Les Oiseaux de France.—Roger Reboussin. 1999 (edited by Pierre Jeanson). 381 pp., 388 color plates. ISBN 2-9514488-0-5. Cloth, in slip case. Distributed by NHBS Ltd, 2-3 Wills Road, Totnes, Devon TQ9 5XN, United Kingdom, and the Association “Les Amis de Reboussin,” 164bis, avenue Charles de Gaulle, 92200 Neuilly-sur-Seine (France). Price: 395 FF ($51).—Since his early childhood, Roger Reboussin (1881–1965) held a life-long passion for animals, painting, and hunting, as well as a love for his native countryside. Because he always remained so tied to his birthplace, he is not well known outside western Europe in spite of his abundant productivity. This includes the illustration of more than 20 books (all in French) on hunting, birds, natural history, and related fables and legends. His gouache and water color paintings convey his feelings for nature, his love of life, his intimate knowledge of birds and his acute sense of movements in a way few artists have ever succeeded in doing. As one of France's most famous animal painters, Reboussin won prizes in many exhibitions from 1907 to 1945, retaining to his death the prestigious title of “Master of Drawing” at the Paris Museum of Natural History.
Reboussin began his monumental work on The Birds of France at the request and under the private commission of his friend and patron, Marcel Jeanson, a great French ornithologist, book collector and hunter. The goal was to portray, in their natural hab-itat, all bird species recorded in France to date. It took nearly 30 years to be completed. This superb collection of 388 gouaches, the favorite medium of this artist, is now published by Pierre Jeanson, the son of Reboussin's original and faithful supporter. Most of the species are drawn from personal field experience, and the artist succeeded in capturing some of the movement and “attitude” typical of each one. Reboussin combined his interpretation of the spirit of life with a rigorous, yet spontaneous way of painting birds, which was in the impressionist style of his time. Nevertheless, he accomplished this with the accuracy of a portraitist combined with the sharpness and realism of a naturalist. The quality of the edition and the size of the reproductions do justice to the artwork, making the volume much more than a simple coffee table book.
The text is limited to draft prefaces written by Marcel Jeanson and Roger Reboussin in the early 1940s, and a more recent introduction. All of the prefaces are in French and English, making the book accessible to a wide audience. The birds, all depicted in color and often covering an entire page, are presented in scientific, systematic order by their French, English, and Latin names. Details on family status, sex and age characteristics, position in the plate, and alternative French names are given in a 12 page appendix at the end of the book. Many plates depict a single species. Sometimes, two consecutive plates are devoted to the same species, whereas other plates illustrate two to four species together. It is unfortunate, however, that in such a high quality publication there are so many spelling errors to the Latin, English, and even the French names. There are few entirely erroneous names (i.e. the Latin name of the Honey Buzzard, Pernis apivorus, and an inversion between the identification information of two terns species). Moreover, the specific English names of several species are not given (e.g. the use of “Buzzard” for the Common Buzzard, Buteo buteo). Fortunately, most errors seem to have been corrected in a second edition now available.
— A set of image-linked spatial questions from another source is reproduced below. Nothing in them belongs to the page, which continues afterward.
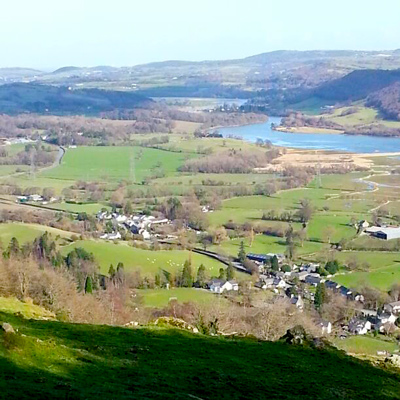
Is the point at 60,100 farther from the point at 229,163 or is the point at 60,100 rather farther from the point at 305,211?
the point at 305,211

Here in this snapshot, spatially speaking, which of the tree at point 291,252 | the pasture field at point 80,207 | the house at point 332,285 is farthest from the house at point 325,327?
the pasture field at point 80,207

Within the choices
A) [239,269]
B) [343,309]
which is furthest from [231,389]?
[239,269]

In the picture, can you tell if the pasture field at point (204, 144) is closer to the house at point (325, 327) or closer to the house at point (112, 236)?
the house at point (112, 236)

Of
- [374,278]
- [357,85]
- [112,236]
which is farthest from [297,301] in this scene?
[357,85]

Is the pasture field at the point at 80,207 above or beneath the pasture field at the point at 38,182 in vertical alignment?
beneath

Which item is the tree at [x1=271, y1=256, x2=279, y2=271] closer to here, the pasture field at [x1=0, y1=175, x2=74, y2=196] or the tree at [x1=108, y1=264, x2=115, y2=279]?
the tree at [x1=108, y1=264, x2=115, y2=279]

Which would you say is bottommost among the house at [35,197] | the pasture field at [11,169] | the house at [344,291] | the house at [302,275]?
the house at [302,275]

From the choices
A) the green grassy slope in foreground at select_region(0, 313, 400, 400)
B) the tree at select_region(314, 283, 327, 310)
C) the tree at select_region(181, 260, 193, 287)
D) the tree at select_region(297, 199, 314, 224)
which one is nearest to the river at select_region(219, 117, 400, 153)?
the tree at select_region(297, 199, 314, 224)
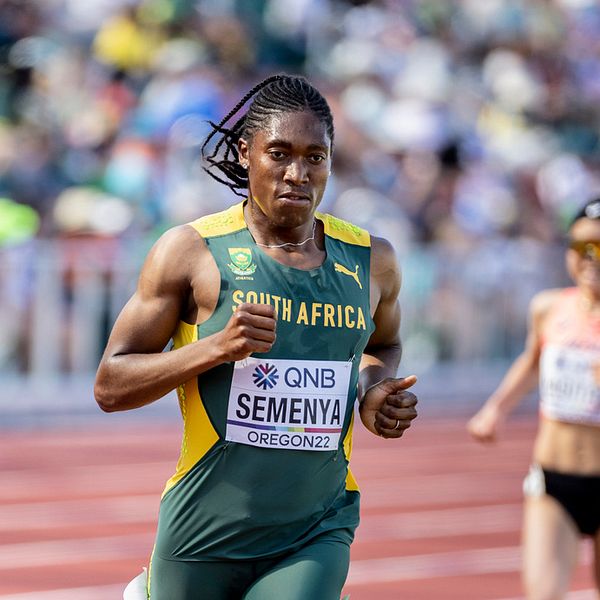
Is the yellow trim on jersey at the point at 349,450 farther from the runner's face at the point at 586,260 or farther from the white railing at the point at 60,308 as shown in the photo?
the white railing at the point at 60,308

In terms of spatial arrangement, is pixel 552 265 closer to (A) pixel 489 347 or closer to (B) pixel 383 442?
(A) pixel 489 347

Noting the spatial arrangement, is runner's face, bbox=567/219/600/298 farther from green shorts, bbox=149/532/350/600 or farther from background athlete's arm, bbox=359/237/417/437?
green shorts, bbox=149/532/350/600

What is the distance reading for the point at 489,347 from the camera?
15.2 metres

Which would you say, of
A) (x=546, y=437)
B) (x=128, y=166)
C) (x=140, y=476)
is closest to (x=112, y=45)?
(x=128, y=166)

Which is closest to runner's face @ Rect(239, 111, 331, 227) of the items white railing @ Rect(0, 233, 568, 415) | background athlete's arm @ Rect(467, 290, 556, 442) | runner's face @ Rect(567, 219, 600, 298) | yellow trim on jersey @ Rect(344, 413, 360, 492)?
yellow trim on jersey @ Rect(344, 413, 360, 492)

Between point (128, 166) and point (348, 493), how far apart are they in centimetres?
938

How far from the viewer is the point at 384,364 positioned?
4.28 metres

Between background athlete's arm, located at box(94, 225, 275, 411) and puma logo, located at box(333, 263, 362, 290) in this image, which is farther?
puma logo, located at box(333, 263, 362, 290)

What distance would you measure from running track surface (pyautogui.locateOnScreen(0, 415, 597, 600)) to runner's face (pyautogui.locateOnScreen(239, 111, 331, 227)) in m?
3.94

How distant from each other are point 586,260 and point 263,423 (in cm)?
286

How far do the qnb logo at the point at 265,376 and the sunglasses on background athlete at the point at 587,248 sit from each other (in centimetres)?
278

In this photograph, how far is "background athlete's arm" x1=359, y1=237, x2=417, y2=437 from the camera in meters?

The book would have been better titled “The Birds of Europe,” because not only are all French breeding species and regular migrants illustrated, but so too are many taxa that are only rare vagrants in France, leaving very few European species not represented (these are cited in an appendix). Also, from an ornithologist's point of view, the paintings of passerines are sharper and more accurate than are many of those of nonpasserines. In spite of these minor criticisms, this splendid homage to the memory of a great artist is worthy of the book shelves belonging to artists, naturalists, amateur ornithologists, and hunters alike.